Ein Auftakt in echter Moers Festival-Tradition

Hayden Chisholm eröffnete mit dem Lucerne Jazz Orchestra das 44. Moers Festival.
Hayden Chisholm eröffnete mit dem Lucerne Jazz Orchestra das 44. Moers Festival.
Foto: FUNKE Foto Services
Was wir bereits wissen
Hayden Chisholm eröffnete gestern das viertägige Moerser Pfingstspektakel vor bestens gefüllten Stuhlreihen – anfangs mit nur einem Ton

Moers..  Der Einstieg in das Moers Festival gestern war nicht unbedingt was für die reine Spaßfraktion unter den Besuchern. Hayden Chisholm eröffnete den Abend mit einer eigenen Komposition. Die bestand zunächst aus nur einem einzigen Ton, gespielt von 20 exzellenten Musikern, dem Lucerne Jazz Orchestra. Der Klangteppich, den der Neuseeländer Saxophonist mit seinem zartschmelzenden Ton anschließend nach und nach auslegte, entwickelte sich atmosphärisch sowie mit hör- und erlebbarer Freude am Experiment, bis er sich schließlich in einem Bebop-Part auflöste. Keine ganz leichte Kost, aber eben in echter Moerser Festival-Tradition. Das Publikum applaudierte begeistert. Hayden Chisholm ist auch Improviser in Residence. Noch bis zum Ende des Jahres wird er in Moers als Botschafter für improvisierte Musik fungieren.
■ ■ ■ ■
- **AUFGABEN**
(a) Gib den Teil des Festivalberichts wieder, der bei den Worten "Moers..  Der Einstieg" beginnt und nach den Worten "improvisierte Musik fungieren." endet, und tausche dabei "Bebop-Part" gegen "Swing-Part" aus.
(b) Wie viele Musiker spielten laut dem Festivalbericht zu Beginn von Chisholms Komposition den einzigen Ton?
Stütze dich ausschließlich auf den Festivalbericht.

- **BEREITGESTELLTE ANGABEN**
■ ■ ■ ■
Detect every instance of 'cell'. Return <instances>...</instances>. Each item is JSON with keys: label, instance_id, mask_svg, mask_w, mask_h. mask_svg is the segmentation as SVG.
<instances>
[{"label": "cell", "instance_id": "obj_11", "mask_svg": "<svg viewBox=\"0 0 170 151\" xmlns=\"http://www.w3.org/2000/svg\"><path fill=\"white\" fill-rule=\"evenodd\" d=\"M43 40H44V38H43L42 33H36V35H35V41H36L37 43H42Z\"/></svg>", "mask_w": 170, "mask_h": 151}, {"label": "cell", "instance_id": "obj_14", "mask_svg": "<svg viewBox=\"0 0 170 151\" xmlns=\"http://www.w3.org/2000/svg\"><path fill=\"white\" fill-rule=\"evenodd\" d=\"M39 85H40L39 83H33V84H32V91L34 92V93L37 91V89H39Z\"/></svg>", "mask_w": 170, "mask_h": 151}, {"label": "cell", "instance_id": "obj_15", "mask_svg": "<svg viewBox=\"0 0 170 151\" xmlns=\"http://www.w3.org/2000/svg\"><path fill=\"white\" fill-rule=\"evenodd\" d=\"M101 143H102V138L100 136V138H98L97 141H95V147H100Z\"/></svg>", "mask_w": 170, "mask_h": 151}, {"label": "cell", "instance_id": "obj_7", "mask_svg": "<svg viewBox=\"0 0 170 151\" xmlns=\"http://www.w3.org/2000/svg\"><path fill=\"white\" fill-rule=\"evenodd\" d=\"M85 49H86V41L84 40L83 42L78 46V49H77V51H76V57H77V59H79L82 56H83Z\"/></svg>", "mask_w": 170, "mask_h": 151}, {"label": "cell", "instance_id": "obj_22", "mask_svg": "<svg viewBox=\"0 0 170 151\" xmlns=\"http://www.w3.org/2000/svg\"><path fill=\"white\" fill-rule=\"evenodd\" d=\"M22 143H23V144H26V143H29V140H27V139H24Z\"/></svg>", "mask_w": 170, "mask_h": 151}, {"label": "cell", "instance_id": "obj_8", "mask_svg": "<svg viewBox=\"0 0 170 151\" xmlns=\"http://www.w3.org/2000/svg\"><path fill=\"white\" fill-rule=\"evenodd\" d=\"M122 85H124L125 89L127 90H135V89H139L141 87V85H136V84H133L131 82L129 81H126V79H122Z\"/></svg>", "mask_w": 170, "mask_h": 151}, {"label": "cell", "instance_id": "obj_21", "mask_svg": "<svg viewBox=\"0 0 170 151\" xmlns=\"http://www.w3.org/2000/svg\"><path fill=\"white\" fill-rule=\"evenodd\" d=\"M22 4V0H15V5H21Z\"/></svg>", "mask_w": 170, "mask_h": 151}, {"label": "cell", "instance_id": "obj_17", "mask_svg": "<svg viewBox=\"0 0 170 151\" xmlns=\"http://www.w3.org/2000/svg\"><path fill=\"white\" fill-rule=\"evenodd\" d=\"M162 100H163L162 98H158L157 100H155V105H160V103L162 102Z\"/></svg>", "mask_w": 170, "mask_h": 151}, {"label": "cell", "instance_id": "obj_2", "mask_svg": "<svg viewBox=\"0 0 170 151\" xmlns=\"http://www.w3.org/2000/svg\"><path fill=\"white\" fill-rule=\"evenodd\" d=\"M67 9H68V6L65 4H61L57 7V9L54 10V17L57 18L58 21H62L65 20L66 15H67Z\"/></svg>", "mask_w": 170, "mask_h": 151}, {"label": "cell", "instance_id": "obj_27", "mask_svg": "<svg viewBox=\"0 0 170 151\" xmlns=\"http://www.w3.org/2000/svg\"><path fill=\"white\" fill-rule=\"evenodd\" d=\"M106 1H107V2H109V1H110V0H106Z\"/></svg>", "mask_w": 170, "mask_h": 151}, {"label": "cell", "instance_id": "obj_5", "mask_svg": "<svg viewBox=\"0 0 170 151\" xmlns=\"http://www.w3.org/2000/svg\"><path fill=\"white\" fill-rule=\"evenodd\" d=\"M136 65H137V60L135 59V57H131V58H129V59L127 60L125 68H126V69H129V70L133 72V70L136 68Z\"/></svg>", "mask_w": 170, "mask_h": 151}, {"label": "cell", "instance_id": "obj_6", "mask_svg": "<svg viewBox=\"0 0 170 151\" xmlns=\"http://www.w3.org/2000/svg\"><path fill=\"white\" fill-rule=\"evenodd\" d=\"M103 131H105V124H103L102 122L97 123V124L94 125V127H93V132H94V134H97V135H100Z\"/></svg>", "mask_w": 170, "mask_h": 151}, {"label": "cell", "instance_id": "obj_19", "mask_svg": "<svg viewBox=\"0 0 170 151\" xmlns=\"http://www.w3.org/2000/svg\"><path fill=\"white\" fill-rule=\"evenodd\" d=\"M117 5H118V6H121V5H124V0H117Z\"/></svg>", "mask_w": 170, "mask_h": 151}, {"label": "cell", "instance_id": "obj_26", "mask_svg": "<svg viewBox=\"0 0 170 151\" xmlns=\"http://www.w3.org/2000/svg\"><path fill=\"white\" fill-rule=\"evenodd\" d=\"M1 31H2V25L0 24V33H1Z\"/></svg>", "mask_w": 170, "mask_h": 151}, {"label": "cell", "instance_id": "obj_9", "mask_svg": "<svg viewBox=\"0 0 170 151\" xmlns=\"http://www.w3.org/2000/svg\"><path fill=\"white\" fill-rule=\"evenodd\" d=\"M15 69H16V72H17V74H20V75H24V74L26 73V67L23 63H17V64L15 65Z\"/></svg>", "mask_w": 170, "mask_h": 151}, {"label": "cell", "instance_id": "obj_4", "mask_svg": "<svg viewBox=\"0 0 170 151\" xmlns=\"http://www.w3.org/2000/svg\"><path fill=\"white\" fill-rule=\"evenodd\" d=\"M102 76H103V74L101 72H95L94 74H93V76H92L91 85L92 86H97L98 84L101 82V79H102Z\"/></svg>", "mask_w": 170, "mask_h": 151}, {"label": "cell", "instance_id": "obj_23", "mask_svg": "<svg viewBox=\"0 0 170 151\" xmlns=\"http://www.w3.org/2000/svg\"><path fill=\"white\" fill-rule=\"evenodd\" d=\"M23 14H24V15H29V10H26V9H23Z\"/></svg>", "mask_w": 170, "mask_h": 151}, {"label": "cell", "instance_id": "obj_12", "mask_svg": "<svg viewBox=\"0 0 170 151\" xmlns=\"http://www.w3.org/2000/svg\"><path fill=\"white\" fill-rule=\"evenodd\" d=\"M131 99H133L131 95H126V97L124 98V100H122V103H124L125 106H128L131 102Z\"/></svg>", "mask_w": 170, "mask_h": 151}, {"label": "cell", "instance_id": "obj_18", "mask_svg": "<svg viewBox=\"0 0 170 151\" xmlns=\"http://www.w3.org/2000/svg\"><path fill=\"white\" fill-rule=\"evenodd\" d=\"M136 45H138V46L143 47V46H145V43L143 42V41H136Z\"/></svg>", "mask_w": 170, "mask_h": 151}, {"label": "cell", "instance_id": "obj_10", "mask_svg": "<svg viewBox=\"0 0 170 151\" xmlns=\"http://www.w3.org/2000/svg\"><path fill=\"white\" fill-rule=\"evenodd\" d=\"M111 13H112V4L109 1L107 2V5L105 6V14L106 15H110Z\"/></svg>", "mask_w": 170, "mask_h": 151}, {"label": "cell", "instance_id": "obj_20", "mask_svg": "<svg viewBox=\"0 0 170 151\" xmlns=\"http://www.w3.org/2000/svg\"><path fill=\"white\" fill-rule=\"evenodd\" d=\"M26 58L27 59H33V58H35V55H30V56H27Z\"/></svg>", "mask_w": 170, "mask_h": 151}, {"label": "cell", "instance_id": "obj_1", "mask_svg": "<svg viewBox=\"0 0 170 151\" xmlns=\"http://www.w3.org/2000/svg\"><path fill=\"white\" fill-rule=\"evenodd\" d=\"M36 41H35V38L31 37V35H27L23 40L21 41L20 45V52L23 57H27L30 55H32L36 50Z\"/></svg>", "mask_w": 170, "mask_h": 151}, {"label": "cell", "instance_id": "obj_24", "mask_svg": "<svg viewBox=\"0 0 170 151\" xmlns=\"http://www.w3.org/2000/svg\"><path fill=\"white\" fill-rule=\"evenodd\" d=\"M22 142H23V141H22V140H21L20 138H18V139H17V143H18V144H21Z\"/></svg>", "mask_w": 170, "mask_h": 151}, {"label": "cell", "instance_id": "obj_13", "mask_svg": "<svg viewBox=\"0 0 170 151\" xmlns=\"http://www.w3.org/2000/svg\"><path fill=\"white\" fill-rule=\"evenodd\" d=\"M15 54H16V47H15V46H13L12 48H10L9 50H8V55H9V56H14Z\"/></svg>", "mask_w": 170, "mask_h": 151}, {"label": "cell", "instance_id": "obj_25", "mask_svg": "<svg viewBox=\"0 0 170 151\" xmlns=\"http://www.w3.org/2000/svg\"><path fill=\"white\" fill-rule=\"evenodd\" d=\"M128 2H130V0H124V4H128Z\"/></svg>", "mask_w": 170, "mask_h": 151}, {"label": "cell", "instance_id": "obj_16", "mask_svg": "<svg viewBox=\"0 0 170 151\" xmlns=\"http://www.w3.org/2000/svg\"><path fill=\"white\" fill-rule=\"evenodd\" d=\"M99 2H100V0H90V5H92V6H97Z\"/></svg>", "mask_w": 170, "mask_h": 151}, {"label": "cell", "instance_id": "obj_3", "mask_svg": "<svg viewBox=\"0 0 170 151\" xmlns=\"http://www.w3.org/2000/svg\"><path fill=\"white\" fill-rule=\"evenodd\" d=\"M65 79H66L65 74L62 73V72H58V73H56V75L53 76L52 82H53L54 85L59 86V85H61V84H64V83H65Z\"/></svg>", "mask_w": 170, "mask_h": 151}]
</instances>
■ ■ ■ ■
- **ANTWORTEN JE AUFGABE**
(a)
Moers..  Der Einstieg in das Moers Festival gestern war nicht unbedingt was für die reine Spaßfraktion unter den Besuchern. Hayden Chisholm eröffnete den Abend mit einer eigenen Komposition. Die bestand zunächst aus nur einem einzigen Ton, gespielt von 20 exzellenten Musikern, dem Lucerne Jazz Orchestra. Der Klangteppich, den der Neuseeländer Saxophonist mit seinem zartschmelzenden Ton anschließend nach und nach auslegte, entwickelte sich atmosphärisch sowie mit hör- und erlebbarer Freude am Experiment, bis er sich schließlich in einem Swing-Part auflöste. Keine ganz leichte Kost, aber eben in echter Moerser Festival-Tradition. Das Publikum applaudierte begeistert. Hayden Chisholm ist auch Improviser in Residence. Noch bis zum Ende des Jahres wird er in Moers als Botschafter für improvisierte Musik fungieren.

(b) 20 Musiker, das Lucerne Jazz Orchestra.